The Digital Container Shipping Association (DCSA), a neutral, non-profit group founded by major ocean carriers to digitise and standardise the container shipping industry, published a common set of processes, as well as data and interface standards for Track and Trace (T&T) on 28 January 2020.
DCSA says that the standards can be implemented by carriers, shippers and third parties to enable cross-carrier shipment tracking. This is the first of many initiatives to be put forth by DCSA to transform inefficient practices and accelerate digitalisation through a unified industry effort.
The DCSA T&T standard comprises an information model and interface standards that can be freely downloaded from the DCSA website. The data model ensures track and trace data definitions are consistent for all users, leveraging any system.
These definitions are based on the Industry Blueprint, published by DCSA and its carrier members in 2019, which established a consistent vocabulary and proposed a common set of industry processes.

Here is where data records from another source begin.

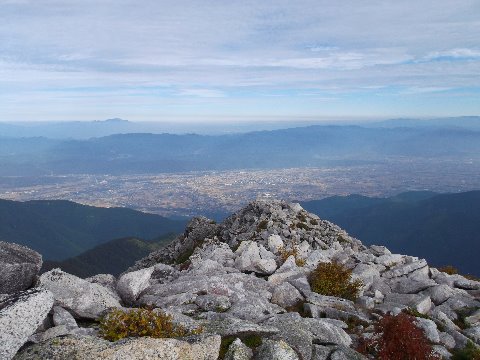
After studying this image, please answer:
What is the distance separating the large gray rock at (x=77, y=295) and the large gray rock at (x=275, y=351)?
7.98 meters

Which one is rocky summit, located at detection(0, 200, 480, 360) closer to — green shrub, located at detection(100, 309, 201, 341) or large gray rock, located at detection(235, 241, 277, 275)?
large gray rock, located at detection(235, 241, 277, 275)

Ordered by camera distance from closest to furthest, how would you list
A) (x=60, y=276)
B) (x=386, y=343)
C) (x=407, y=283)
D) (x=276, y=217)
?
(x=386, y=343) → (x=60, y=276) → (x=407, y=283) → (x=276, y=217)

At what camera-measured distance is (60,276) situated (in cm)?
1912

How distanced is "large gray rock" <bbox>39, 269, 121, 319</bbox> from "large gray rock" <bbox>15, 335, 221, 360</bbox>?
6.65 m

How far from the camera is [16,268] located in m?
15.8

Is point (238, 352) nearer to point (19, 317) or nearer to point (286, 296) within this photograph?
point (19, 317)

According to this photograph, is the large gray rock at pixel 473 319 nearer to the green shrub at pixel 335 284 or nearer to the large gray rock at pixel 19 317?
the green shrub at pixel 335 284

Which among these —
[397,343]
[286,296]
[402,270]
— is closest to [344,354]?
[397,343]

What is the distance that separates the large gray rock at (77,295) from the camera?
17312mm

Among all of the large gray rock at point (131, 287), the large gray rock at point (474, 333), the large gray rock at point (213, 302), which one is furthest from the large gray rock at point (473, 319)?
the large gray rock at point (131, 287)

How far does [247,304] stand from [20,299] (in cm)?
927

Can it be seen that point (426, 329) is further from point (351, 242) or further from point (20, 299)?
point (351, 242)

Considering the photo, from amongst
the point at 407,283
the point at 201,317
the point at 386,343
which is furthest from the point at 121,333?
the point at 407,283

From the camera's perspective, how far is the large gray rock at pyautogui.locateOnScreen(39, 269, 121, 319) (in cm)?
1731
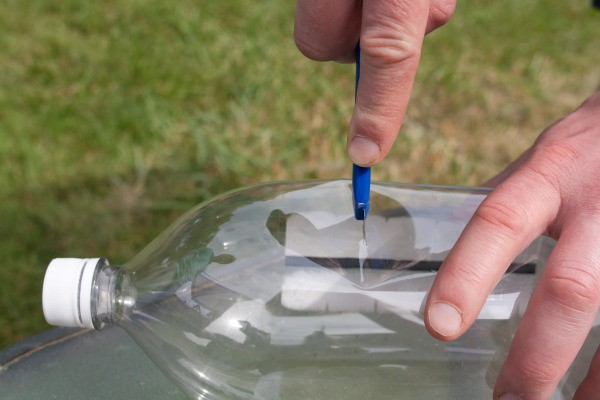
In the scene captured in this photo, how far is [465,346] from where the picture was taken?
87 centimetres

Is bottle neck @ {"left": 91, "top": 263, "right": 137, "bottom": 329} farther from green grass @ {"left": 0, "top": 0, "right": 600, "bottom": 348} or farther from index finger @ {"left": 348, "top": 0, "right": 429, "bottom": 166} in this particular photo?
green grass @ {"left": 0, "top": 0, "right": 600, "bottom": 348}

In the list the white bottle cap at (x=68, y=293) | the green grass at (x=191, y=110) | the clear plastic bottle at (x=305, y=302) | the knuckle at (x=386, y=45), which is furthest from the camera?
the green grass at (x=191, y=110)

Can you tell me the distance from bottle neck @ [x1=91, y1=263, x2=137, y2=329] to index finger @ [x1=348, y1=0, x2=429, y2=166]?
0.99 feet

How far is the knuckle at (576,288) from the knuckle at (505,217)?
52 mm

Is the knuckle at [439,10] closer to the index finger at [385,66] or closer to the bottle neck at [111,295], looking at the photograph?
the index finger at [385,66]

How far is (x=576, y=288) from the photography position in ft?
1.98

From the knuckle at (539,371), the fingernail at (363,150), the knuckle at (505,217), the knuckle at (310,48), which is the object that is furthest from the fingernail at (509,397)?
the knuckle at (310,48)

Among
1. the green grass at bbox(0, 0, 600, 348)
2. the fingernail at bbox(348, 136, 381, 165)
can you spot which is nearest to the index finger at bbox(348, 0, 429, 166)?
the fingernail at bbox(348, 136, 381, 165)

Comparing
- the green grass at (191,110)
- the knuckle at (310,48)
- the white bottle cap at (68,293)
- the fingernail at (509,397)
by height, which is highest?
the knuckle at (310,48)

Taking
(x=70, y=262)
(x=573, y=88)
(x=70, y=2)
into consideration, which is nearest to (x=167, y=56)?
(x=70, y=2)

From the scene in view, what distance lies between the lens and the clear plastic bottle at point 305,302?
0.81 meters

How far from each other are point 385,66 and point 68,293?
0.37 metres

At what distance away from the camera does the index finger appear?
58 cm

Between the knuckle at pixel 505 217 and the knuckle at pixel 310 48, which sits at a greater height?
the knuckle at pixel 310 48
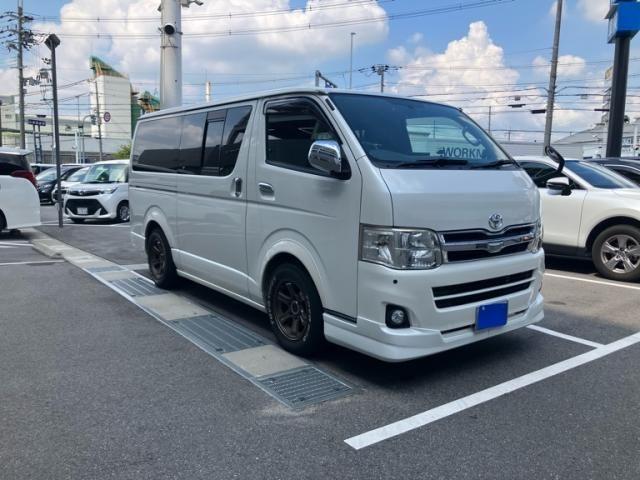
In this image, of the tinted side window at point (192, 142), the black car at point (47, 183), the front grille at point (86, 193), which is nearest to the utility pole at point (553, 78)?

The T&T standards are aligned with the UN/CEFACT (United Nations Centre for Trade Facilitation and Electronic Business) standards to provide a global industry framework that preserves existing investments and streamlines communication among all supply chain participants.
For shippers, this new standard will simplify shipment visibility across multiple carriers, enabling them to better plan and optimise shipment handling activities, for carriers, it will unify T&T information sharing with other parties, ensuring accurate and efficient communication regardless of the underlying technology or platform and for the industry as a whole, the DCSA T&T standard will set a new bar for collaboration that focuses on delivering a great customer experience while improving efficiencies for all stakeholders in the supply chain, according to DCSA.
The DCSA T&T standard publication comprises a set of documents: the DCSA Information Model 1.0, T&T Data Interface 1.0, DCSA-to-UN/CEFACT Data Mapping and associated Reading Guides.
Thomas Bagge, CEO of DCSA, remarked:
“These standards will reduce complexity, cut costs and, over time, better manage end-to-end supply chains. As DCSA standards are technology- and vendor-neutral, every organisation providing shipment tracking information to its customers today will benefit by adopting our T&T standard, because it will simplify data integration with carriers and improve information quality.”
Formed in April 2019, the DCSA membership includes AP Moeller-Maersk, MSC, CMA CGM, Hapag-Lloyd, Evergreen, Ocean Network Express (ONE), Hyundai Merchant Marine (HMM) and Zim.
André Simha, chairman of the DCSA supervisory board and global chief digital and information officer for MSC said:
“Current DCSA ocean carrier membership represents 70% of the global container shipping market, and all carriers are invited to join us in collaborating to develop more efficient, automated digital container shipping. This will ensure global shipping in 2020 and beyond will benefit from digitalisation and the significant value interoperability offers.”